7. Limitations, Challenges, and Future Directions
Current systems confront several intrinsic challenges:
- Distribution Shift and Generalization: Out-of-domain generalization remains a bottleneck; lemma-level rewards mainly benefit short proofs or moderately deep reasoning (see (Dong et al., 4 Nov 2024)).
- Sparsity and Data Efficiency: While synthetic data can saturate stepwise tactic models, the generation of highly novel, deep conceptual lemmas or proofs is still limited by dataset diversity and model scale.
- Scalability to New Formalism: Many frameworks are tightly coupled with particular proof assistant grammars or tactic sets; adaptation to new formalisms (e.g., higher-order logic, category theory) requires substantial engineering.
- Explainability and Error Localization: Mapping formal proof-checker errors to human-understandable guidance is nontrivial; methods such as sub-proposition error feedback (DREAM (Cao et al., 20 Jun 2025)) are early steps.

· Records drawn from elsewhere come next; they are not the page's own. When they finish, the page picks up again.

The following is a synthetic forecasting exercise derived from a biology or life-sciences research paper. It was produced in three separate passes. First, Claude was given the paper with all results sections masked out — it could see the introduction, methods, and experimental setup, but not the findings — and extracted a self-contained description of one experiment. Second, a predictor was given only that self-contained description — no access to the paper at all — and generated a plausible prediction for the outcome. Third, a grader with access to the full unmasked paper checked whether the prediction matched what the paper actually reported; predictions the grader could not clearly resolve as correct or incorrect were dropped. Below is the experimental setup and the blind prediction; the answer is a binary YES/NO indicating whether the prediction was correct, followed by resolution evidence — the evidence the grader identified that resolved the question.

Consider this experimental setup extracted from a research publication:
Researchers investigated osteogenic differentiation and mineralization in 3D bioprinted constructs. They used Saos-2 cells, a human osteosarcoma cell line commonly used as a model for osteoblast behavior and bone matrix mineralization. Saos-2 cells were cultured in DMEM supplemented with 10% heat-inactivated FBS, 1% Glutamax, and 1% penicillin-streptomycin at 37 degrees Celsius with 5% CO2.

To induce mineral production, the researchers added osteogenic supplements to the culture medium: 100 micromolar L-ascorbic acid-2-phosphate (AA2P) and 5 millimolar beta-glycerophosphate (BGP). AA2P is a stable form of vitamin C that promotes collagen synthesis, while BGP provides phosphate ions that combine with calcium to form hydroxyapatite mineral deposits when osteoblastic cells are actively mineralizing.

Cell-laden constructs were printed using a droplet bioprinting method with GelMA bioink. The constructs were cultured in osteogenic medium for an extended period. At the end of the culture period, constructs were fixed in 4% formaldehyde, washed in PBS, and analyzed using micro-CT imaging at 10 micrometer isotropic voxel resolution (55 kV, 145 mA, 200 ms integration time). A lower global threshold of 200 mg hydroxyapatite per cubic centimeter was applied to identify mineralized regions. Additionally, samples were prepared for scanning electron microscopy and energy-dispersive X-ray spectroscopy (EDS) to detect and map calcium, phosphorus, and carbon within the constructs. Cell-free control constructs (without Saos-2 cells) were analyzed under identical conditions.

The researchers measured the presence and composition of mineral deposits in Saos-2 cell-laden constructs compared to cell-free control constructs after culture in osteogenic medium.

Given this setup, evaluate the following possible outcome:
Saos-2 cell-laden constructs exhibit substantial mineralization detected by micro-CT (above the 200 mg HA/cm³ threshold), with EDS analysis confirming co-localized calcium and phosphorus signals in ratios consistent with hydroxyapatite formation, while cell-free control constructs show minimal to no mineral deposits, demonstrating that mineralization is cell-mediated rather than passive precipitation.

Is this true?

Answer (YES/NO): YES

- Compute and Latency Trade-offs: Hierarchical, multi-agent systems (e.g., BFS-Prover-V2) and retrial loops (MA-LoT) trade pass rate for latency and computational overhead.
Future research points include domain-adaptive training, the synthesis of abstract proof strategies, dynamic axiom discovery, and human-in-the-loop or semi-supervised verification architectures.
LLM-based theorem provers now occupy a central role in the automation of formal reasoning, exemplifying the synergy between neural architectures, symbolic verification, modular library extension, and scalable data-driven approaches. Their rapid advancement is transforming both mathematical formalization and applied verification, while opening a range of open problems at the intersection of machine learning, logic, and formal mathematics.